Er betrachtete ihre Visitenkarte, die er immer noch in der Hand hielt und murmelte kopfschüttelnd: »Alex, Alex, wer sind Sie wirklich?«

Sie ließ die Frage offen. Ihr Gesicht wurde ernst. »Die Vorstellung reizt Sie, nicht wahr?«, bemerkte sie.

Reizen war ein zu schwaches Wort. Hätte er tatsächlich derart detaillierte Daten wie SWIFT-Zahlungen mit ihren eindeutigen Sendern und Empfängern zur Verfügung, könnten die statistischen Auswertungen des Modells mit wenig Aufwand auf individuelle Datenquellen abgebildet werden. Nur eine technische Herausforderung, kein wirkliches Problem, aber eine ganz neue, zusätzliche Dimension von ungeheurer Sprengkraft. In Gedanken war er schon dabei, die SWIFT-Daten zu analysieren. »Am besten wären wohl Zahlungen vom Typ 202 und 103 geeignet«, murmelte er, mehr zu sich selbst. Er kannte nur die wichtigsten Meldungstypen, aber die Zahlungs- und Deckungsanweisungen gehörten dazu.

Ihre Antwort kam ohne Zögern. »MT202 und MT103 haben wir – ich meine – kann ich beschaffen.«

»Sie haben sicher schon den fertigen Projektplan in der Tasche«, grinste er. Plötzlich stutzte er. »Die Idee hört sich verlockend an, aber wäre so etwas überhaupt legal?«

»Für uns schon. Wir arbeiten nicht mit gestohlenen Daten, wenn Sie das meinen. Könnten Sie sich eine solche Zusammenarbeit vorstellen?« Bevor er Zeit hatte zu antworten, fügte sie schnell hinzu: »Es wäre der absolute Knüller, wenn dadurch die Hintergründe des Attentats von Mountain Pass aufgedeckt werden könnten.«

»Mountain Pass – gibt’s Neues?«, fragte eine bekannte Stimme. Jessie war unbemerkt durch die offene Tür ins Büro geschlüpft. »Oh Verzeihung, störe ich?«, entschuldigte sie sich, als sie die Unbekannte erblickte.

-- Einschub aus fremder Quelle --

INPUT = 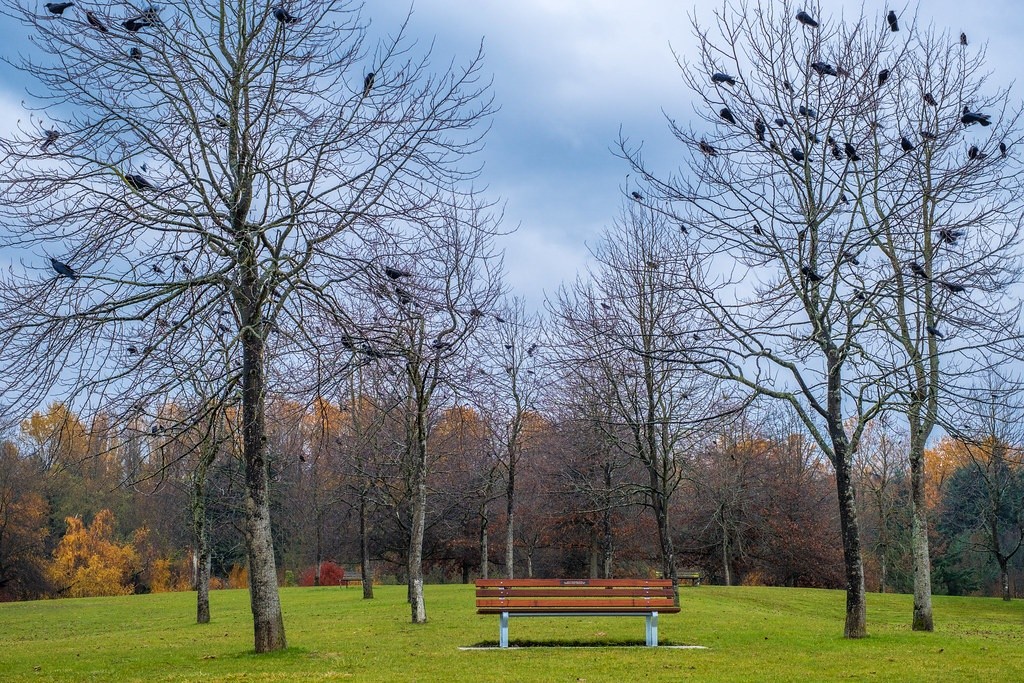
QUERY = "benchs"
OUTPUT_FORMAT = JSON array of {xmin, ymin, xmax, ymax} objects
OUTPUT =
[
  {"xmin": 474, "ymin": 577, "xmax": 681, "ymax": 646},
  {"xmin": 655, "ymin": 572, "xmax": 701, "ymax": 586},
  {"xmin": 341, "ymin": 571, "xmax": 374, "ymax": 586}
]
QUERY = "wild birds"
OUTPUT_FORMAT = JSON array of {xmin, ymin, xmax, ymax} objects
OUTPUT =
[{"xmin": 40, "ymin": 4, "xmax": 1010, "ymax": 469}]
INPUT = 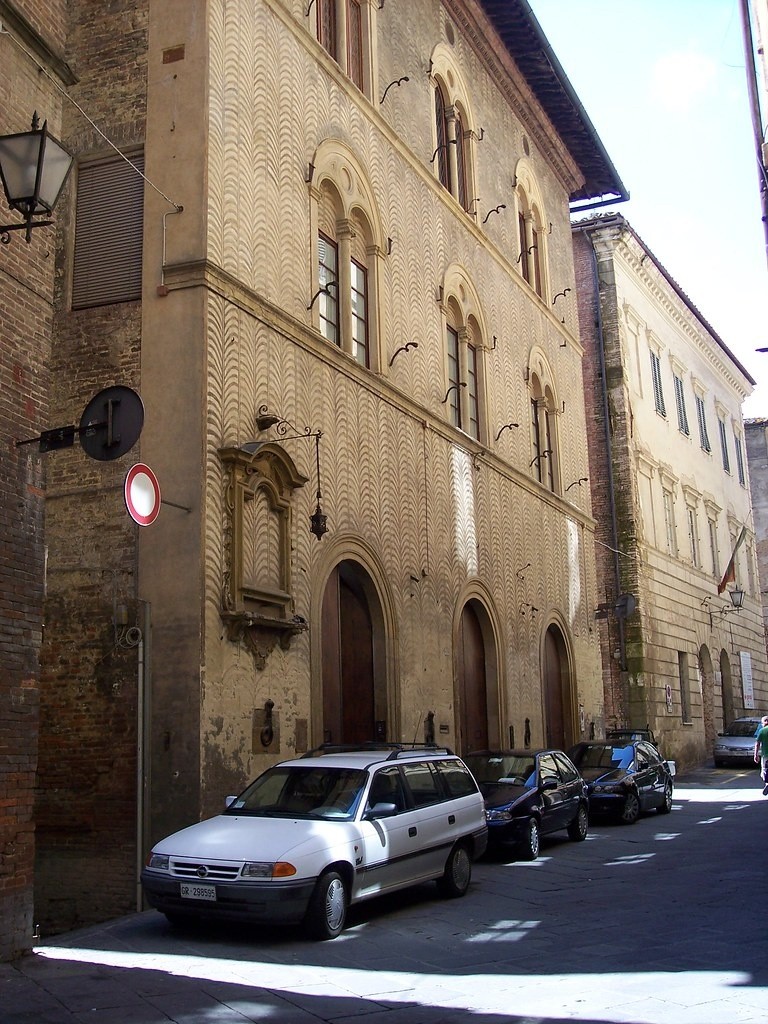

Ryan lachte verlegen. »Nein, natürlich nicht.« Er hatte nicht bemerkt, wie schnell die Zeit verging. Es war Mittag, und Jessie erschien wie vereinbart zum Lunch. Die zwei Frauen belauerten sich schweigend, unschlüssig, ob sie lächeln oder die Krallen wetzen sollten. »Äh – darf ich vorstellen: Jessie, meine Verlobte«, sagte er zu Alex. »Jessie, das ist Alex vom ›Wall Street Journal‹. Sie interessiert sich für mein Modell.«

Jessie gab Alex vorsichtig die Hand. Zu Ryan gewandt sagte sie: »Ich möchte wirklich nicht stören. Wenn du mit Alex zu tun hast …« Das Wort Alex hörte sich fettgedruckt an, wie wie eine Drohung.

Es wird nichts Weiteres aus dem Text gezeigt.